# How Sonic became.



## ILoveMyGaven (Aug 24, 2009)

Thought these pics were cute


----------



## LizardGirl (Aug 25, 2008)

I have that shirt.


----------



## ILoveMyGaven (Aug 24, 2009)

i want it


----------



## FiaSpice (Jan 16, 2009)

I got that shirt too but it's sold out http://shirt.woot.com/friends.aspx?k=8152


----------



## gyaku (Jul 9, 2009)

I would love to have the t-shirt... My hedgehog is named Sonic lol, though he doesn't have blue quils or red shoes...


----------



## ILoveMyGaven (Aug 24, 2009)

uh! everyone here seams to have that shirt but me! i want it


----------



## Ahava (Mar 25, 2009)

My family got me this shirt. So cute, no?


----------



## LizardGirl (Aug 25, 2008)

Hahaha, I actually bought an extra in case I ever found someone who wanted one... it's an adult medium I think. Maybe I could bring it to someone at the CO show this October.


----------



## Bookgobbler (Aug 13, 2009)

oh! does anyone know how I can get that shirt? I adore it! 

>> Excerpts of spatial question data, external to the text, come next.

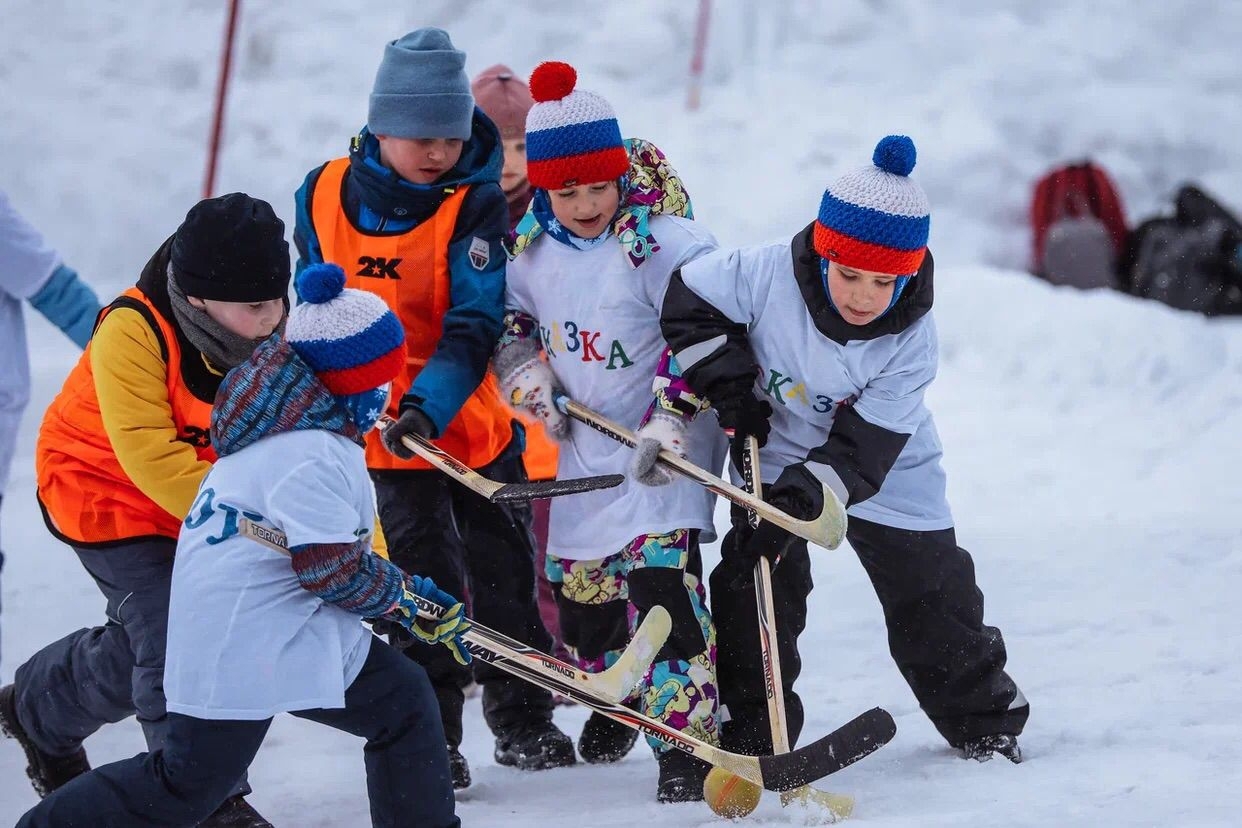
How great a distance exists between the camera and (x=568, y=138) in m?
3.46

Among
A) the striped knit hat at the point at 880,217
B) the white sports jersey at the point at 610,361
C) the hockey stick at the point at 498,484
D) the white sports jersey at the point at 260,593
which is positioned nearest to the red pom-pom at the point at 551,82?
the white sports jersey at the point at 610,361

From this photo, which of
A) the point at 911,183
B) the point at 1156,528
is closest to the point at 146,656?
the point at 911,183

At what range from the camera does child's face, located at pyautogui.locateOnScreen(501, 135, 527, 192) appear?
4.48 metres

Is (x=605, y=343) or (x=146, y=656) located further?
(x=605, y=343)

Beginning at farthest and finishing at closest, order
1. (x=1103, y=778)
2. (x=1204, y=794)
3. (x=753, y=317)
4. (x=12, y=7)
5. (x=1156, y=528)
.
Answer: (x=12, y=7), (x=1156, y=528), (x=753, y=317), (x=1103, y=778), (x=1204, y=794)

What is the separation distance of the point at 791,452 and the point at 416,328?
946 mm

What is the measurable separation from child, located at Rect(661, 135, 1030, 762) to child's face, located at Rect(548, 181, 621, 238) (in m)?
0.24

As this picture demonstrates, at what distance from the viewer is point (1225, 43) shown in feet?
32.6

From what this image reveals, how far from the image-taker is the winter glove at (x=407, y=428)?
3.56 metres

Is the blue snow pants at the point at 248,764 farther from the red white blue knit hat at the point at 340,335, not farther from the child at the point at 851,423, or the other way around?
the child at the point at 851,423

... thought - does this mean all the rings are actually toilet paper tubes?


----------



## gyaku (Jul 9, 2009)

Then I wonder what the Choas Emeralds would be... Maybe a wheel lol


----------



## Ahava (Mar 25, 2009)

Bookgobbler said:


> oh! does anyone know how I can get that shirt? I adore it!
> 
> ... thought - does this mean all the rings are actually toilet paper tubes?


I think that's a paint can


----------



## Bookgobbler (Aug 13, 2009)

yup it's a paint can but if that is how sonic became blue... ya gotta wonder what else has been covered up :lol:


----------



## FiaSpice (Jan 16, 2009)

Ahava said:


> My family got me this shirt. So cute, no?


I'd love to get one, but the closest store is Ottawa, quite a ride for me. I don't want to order it from the net cause the size chard makes me believe the large may be too small...


----------



## Nancy (Aug 22, 2008)

They do fit rather small. I think they are teen sizes rather than adult. My daughter got an x-large.


----------



## FiaSpice (Jan 16, 2009)

Nancy said:


> They do fit rather small. I think they are teen sizes rather than adult. My daughter got an x-large.


if your daughter is on the slim side this is no going to fit me I guess. I usually wear medium and exeptionnaly small (when it runs big). I might try my luck and see if I can return it with the website.


----------